Para Carvalho, que passou pela cidade mineira para falar sobre o tema “Territórios Regionais, Inquietações Históricas”, o rio que nasce em Minas Gerais, mais precisamente na Serra da Canastra, transformou-se numa vala comum de dejetos, incapaz até de atender a população.

“A ideia de transposição do rio acabou ficando no meio do caminho, pois as próprias autoridades admitem que a água está contaminada. E o projeto foi feito como meia-sola, de qualquer jeito. Hoje os canais estão se arrebentando em vários pontos”, lamenta o premiado diretor de 84 anos. 

Partidão

O filme deverá ser realizado após o lançamento de outro documentário, sobre o militante comunista Giocondo Dias, ex-secretário-geral do Partido Comunista Brasileiro (PCB). “Eu me apaixonei por este cara que viveu dois terços da vida na clandestinidade, contra a luta armada e a favor do diálogo”.

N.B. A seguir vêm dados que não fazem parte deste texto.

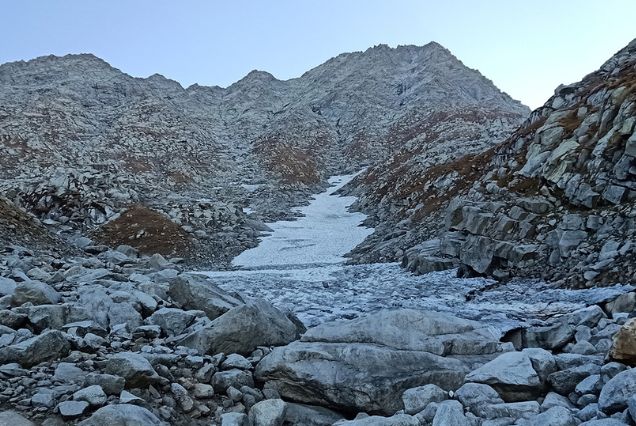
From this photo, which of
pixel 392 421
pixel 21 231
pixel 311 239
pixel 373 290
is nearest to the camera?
pixel 392 421

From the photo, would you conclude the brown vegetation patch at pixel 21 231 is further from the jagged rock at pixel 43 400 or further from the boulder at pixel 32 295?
the jagged rock at pixel 43 400

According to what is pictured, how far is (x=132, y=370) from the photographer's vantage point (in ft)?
22.5

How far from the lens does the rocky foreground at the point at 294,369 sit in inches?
234

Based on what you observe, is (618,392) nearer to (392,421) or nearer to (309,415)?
(392,421)

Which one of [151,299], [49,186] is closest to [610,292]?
[151,299]

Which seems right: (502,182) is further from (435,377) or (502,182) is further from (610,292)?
(435,377)

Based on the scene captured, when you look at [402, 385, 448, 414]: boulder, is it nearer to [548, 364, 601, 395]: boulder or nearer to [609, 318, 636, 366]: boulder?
[548, 364, 601, 395]: boulder

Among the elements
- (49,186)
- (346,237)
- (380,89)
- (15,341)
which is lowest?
(346,237)

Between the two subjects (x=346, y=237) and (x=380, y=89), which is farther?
(x=380, y=89)

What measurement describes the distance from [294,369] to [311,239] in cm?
3261

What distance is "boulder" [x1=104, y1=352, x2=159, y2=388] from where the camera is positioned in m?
6.82

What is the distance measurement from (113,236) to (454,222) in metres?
25.9

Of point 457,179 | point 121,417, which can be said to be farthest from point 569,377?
point 457,179

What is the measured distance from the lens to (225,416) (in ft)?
21.2
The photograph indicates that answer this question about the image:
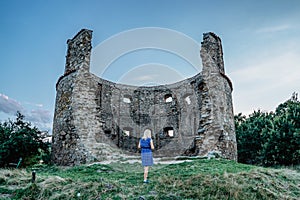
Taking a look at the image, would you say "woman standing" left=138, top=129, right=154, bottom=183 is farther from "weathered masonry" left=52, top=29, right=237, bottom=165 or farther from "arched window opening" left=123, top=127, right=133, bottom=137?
"arched window opening" left=123, top=127, right=133, bottom=137

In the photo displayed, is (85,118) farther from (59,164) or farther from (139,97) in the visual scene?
(139,97)

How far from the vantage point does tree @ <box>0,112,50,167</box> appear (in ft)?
32.8

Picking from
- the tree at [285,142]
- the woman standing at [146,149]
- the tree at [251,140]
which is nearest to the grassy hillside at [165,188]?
the woman standing at [146,149]

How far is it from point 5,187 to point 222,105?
8.68 m

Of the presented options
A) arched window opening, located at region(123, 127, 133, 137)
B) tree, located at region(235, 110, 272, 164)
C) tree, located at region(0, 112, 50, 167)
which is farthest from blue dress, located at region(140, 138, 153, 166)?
tree, located at region(235, 110, 272, 164)

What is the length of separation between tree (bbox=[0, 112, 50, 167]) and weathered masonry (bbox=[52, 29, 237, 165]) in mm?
761

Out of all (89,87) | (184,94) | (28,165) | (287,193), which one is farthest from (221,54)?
(28,165)

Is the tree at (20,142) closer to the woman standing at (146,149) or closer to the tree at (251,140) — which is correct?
the woman standing at (146,149)

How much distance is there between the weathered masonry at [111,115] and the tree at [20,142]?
0.76m

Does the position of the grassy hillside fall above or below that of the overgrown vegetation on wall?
below

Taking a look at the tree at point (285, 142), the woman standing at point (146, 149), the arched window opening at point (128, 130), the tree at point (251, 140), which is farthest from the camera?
the arched window opening at point (128, 130)

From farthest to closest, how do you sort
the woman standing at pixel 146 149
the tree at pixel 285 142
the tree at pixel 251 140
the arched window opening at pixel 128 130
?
1. the arched window opening at pixel 128 130
2. the tree at pixel 251 140
3. the tree at pixel 285 142
4. the woman standing at pixel 146 149

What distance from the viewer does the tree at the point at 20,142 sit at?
32.8 feet

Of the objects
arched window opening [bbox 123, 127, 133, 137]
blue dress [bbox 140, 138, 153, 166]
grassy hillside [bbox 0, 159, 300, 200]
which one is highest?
arched window opening [bbox 123, 127, 133, 137]
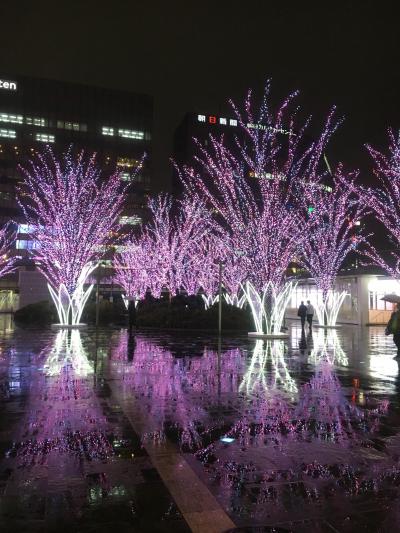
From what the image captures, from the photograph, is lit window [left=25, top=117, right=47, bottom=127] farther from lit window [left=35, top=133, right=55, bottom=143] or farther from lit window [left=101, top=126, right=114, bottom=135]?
lit window [left=101, top=126, right=114, bottom=135]

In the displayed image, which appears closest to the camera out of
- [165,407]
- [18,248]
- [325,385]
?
[165,407]

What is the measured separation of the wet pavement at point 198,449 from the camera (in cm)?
407

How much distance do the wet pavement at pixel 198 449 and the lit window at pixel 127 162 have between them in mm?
92783

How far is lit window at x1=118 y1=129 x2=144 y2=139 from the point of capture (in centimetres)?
10275

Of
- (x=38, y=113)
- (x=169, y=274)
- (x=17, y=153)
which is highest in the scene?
(x=38, y=113)

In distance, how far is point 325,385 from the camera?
9859 millimetres

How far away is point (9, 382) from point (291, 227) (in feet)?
51.1

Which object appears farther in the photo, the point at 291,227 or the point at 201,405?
the point at 291,227

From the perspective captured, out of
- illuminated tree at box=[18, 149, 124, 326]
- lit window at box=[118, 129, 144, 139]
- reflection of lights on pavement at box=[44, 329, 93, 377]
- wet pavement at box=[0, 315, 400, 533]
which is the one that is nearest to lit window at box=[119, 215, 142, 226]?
lit window at box=[118, 129, 144, 139]

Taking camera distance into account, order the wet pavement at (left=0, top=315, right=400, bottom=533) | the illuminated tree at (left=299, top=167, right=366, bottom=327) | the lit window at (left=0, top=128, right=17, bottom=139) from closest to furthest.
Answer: the wet pavement at (left=0, top=315, right=400, bottom=533) → the illuminated tree at (left=299, top=167, right=366, bottom=327) → the lit window at (left=0, top=128, right=17, bottom=139)

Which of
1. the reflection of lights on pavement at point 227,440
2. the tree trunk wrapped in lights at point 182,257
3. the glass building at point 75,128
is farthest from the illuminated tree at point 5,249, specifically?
the reflection of lights on pavement at point 227,440

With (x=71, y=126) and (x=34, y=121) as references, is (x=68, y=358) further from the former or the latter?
(x=71, y=126)

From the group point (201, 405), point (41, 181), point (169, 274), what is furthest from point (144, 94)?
point (201, 405)

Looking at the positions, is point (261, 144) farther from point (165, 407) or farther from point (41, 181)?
point (165, 407)
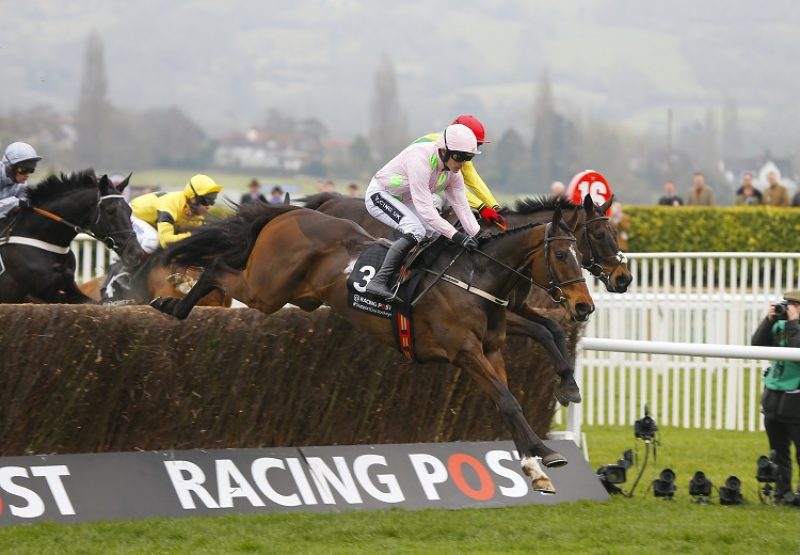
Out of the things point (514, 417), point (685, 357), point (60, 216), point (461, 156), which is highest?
point (461, 156)

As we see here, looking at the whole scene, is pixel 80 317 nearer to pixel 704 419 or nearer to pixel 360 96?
pixel 704 419

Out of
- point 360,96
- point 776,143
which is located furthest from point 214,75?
point 776,143

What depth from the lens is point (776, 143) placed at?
54.9 meters

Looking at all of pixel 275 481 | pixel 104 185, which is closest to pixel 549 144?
pixel 104 185

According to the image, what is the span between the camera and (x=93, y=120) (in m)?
38.1

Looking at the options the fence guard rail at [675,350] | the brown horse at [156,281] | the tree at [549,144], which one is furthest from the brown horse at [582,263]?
the tree at [549,144]

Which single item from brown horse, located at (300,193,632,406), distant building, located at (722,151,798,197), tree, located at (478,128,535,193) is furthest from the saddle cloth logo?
tree, located at (478,128,535,193)

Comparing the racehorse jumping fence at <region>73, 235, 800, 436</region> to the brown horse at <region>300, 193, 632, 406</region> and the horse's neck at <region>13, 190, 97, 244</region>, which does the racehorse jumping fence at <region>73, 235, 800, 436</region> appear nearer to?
the brown horse at <region>300, 193, 632, 406</region>

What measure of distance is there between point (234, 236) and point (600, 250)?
211cm

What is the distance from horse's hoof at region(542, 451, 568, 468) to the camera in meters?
6.13

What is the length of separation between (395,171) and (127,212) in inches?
92.9

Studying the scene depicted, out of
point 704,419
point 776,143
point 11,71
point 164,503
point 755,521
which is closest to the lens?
point 164,503

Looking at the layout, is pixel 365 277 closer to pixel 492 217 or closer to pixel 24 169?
pixel 492 217

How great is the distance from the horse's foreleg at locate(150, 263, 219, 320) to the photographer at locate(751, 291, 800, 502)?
10.2 ft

O longa-metragem está em fase de finalização, aguardando recursos para a compra de direitos autorais de três músicas que Carvalho considera serem essenciais à narrativa. O lançamento deverá coincidir com “Marighella”, filme de Wagner Moura sobre outro ícone de esquerda, Carlos Marighella.

“Ambos eram amigos fraternos, baianos e nascidos na mesma época. Eles pertenceram ao movimento quando chamavam o PCB de Partido Comunista Baiano pela quantidade de baianos ligados ao Partidão”, registra o diretor de filmes importantes como “Barra 68” e “Conterrâneos Velhos de Guerra”.

Cineasta paraibano também prepara documentário sobre o militante de esquerda Giocondo Dias, ex-secretário geral do Partido Comunista Brasileiro (PCB), que foi contra a luta armada

Carvalho assinala que Giocondo chegou a se reunir por dez horas seguidas com Marighella para demover o amigo de continuar a luta armada. “Ao final, ele saiu da sala dizendo ‘desisto!’. Dois meses depois (em 4 de novembro de 1969), Marighella foi assassinado numa emboscada”, destaca.